CHALLENGE A — Reproduce the news article about Bethany Welch's award word for word, in full.

EXTRACT PROVIDED —
────────────────────

Founder of Philadelphia community center recipient of annual CCHD award
Catholic News Service photo
Bethany Welch poses for a photo at the St. Thomas Aquinas Center's community garden in Philadelphia June 6. Welch is this year's recipient of the Cardinal Joseph Bernardin New Leadership Award given by the U.S. bishops' Catholic Campaign for Human Develo pment. A June 11 presentation of the award was taking place during the bishops' spring assembly in New Orleans.
Catholic News Service
WASHINGTON — Long before she became a Catholic in 2005, Bethany Welch demonstrated a commitment to serving others and living out the Gospel.
From creating relationships with the marginalized while living at the poverty level to developing a community center that supports immigrant populations in one of the poorest parts of the U.S., Welch embodies the Gospel message as she combats the problems of poverty, drug use and gun violence in South Philadelphia.
For her work, Welch, 35, is this year's recipient of the Cardinal Joseph Bernardin New Leadership Award, given by the U.S. bishops' Catholic Campaign for Human Development.
Named for the late Cardinal Joseph Bernardin of Chicago, the award has been presented annually since 1988 to a Catholic between 18 and 40 years old who demonstrates leadership in fighting poverty and injustice through community-based solutions.
Although Welch cites her parents as "models of faith in action," she didn't consider a career in social change until finishing her undergraduate studies.

────────────────────

EXTRACTED DATA —
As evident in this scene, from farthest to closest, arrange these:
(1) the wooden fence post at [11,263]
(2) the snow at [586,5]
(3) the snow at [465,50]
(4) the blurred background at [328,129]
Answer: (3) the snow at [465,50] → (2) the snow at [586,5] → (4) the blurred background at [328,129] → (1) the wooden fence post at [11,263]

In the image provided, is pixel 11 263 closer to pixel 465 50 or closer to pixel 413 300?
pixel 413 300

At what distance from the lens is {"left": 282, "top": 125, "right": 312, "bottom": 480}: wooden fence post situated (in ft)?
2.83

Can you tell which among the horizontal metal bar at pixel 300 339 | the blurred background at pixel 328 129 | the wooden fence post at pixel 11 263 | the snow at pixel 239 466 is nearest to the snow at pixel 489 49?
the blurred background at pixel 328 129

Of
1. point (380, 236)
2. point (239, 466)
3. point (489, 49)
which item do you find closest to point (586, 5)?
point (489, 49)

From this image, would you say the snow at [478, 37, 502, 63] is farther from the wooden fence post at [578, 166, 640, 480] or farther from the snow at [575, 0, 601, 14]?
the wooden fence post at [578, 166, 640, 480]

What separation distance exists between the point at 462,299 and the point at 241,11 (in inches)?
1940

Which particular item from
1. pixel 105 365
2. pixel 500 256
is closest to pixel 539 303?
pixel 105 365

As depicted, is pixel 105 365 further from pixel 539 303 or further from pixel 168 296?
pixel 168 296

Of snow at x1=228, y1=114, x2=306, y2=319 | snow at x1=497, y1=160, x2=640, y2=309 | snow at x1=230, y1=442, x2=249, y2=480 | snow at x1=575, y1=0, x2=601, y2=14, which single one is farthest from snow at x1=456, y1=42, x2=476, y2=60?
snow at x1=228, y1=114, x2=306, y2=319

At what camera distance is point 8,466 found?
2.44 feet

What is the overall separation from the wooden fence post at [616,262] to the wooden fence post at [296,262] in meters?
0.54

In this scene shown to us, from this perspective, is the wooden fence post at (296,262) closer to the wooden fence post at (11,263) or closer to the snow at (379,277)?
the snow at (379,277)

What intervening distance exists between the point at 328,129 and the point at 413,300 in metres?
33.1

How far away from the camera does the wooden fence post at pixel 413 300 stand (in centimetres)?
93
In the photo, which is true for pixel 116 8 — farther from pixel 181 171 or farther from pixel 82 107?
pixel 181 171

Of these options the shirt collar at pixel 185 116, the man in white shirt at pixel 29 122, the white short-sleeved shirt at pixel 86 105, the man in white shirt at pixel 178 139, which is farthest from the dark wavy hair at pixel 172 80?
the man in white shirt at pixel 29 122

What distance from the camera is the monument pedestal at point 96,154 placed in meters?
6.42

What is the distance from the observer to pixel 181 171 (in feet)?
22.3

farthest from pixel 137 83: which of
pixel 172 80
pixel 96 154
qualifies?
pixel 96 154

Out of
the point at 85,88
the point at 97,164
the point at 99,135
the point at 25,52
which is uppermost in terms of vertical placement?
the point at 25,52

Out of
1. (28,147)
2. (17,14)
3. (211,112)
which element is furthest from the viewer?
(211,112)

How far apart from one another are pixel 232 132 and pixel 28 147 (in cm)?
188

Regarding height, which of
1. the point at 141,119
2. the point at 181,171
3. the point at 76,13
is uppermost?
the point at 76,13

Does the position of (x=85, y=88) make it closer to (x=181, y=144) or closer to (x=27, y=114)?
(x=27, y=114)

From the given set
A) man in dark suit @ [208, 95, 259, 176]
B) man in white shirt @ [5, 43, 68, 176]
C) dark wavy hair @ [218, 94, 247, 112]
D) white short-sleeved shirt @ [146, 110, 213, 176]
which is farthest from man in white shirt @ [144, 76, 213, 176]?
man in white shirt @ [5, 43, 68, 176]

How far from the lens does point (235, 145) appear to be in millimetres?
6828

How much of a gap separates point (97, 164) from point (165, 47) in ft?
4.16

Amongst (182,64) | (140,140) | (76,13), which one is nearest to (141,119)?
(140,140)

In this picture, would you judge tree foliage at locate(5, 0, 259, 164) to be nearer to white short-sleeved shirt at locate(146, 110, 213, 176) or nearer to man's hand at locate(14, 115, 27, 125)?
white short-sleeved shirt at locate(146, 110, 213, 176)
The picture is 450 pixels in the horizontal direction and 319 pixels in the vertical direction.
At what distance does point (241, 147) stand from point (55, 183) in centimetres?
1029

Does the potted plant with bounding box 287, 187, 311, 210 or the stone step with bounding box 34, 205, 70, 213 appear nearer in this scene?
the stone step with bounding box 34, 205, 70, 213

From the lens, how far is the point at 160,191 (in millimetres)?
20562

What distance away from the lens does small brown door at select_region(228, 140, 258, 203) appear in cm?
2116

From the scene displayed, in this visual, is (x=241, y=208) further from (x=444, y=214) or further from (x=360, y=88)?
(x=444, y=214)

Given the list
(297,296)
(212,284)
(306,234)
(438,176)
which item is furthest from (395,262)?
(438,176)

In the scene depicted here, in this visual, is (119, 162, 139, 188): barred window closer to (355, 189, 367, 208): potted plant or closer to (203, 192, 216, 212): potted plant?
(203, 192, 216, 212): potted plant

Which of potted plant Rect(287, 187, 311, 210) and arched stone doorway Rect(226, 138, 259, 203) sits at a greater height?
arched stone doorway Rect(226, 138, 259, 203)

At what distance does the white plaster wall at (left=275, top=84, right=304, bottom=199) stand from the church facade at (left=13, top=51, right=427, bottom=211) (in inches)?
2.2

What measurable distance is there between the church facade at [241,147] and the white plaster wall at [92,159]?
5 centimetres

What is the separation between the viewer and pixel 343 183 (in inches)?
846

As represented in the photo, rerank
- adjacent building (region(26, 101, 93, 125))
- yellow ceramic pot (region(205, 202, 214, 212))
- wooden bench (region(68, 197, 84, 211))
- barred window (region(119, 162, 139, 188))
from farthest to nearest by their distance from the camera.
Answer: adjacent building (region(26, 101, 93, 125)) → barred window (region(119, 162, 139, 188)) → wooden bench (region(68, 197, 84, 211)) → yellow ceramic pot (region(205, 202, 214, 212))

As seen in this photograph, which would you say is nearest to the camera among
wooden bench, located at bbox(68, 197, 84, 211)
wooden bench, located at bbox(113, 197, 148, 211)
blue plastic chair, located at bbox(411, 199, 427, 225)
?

────────────────────

CHALLENGE B — Pull out every line of the records that contains the word "yellow".

TASK SOLUTION A —
Founder of Philadelphia community center recipient of annual CCHD award
Catholic News Service photo
Bethany Welch poses for a photo at the St. Thomas Aquinas Center's community garden in Philadelphia June 6. Welch is this year's recipient of the Cardinal Joseph Bernardin New Leadership Award given by the U.S. bishops' Catholic Campaign for Human Develo pment. A June 11 presentation of the award was taking place during the bishops' spring assembly in New Orleans.
Catholic News Service
WASHINGTON — Long before she became a Catholic in 2005, Bethany Welch demonstrated a commitment to serving others and living out the Gospel.
From creating relationships with the marginalized while living at the poverty level to developing a community center that supports immigrant populations in one of the poorest parts of the U.S., Welch embodies the Gospel message as she combats the problems of poverty, drug use and gun violence in South Philadelphia.
For her work, Welch, 35, is this year's recipient of the Cardinal Joseph Bernardin New Leadership Award, given by the U.S. bishops' Catholic Campaign for Human Development.
Named for the late Cardinal Joseph Bernardin of Chicago, the award has been presented annually since 1988 to a Catholic between 18 and 40 years old who demonstrates leadership in fighting poverty and injustice through community-based solutions.
Although Welch cites her parents as "models of faith in action," she didn't consider a career in social change until finishing her undergraduate studies.

TASK SOLUTION B —
- yellow ceramic pot (region(205, 202, 214, 212))
Answer: adjacent building (region(26, 101, 93, 125)) → barred window (region(119, 162, 139, 188)) → wooden bench (region(68, 197, 84, 211)) → yellow ceramic pot (region(205, 202, 214, 212))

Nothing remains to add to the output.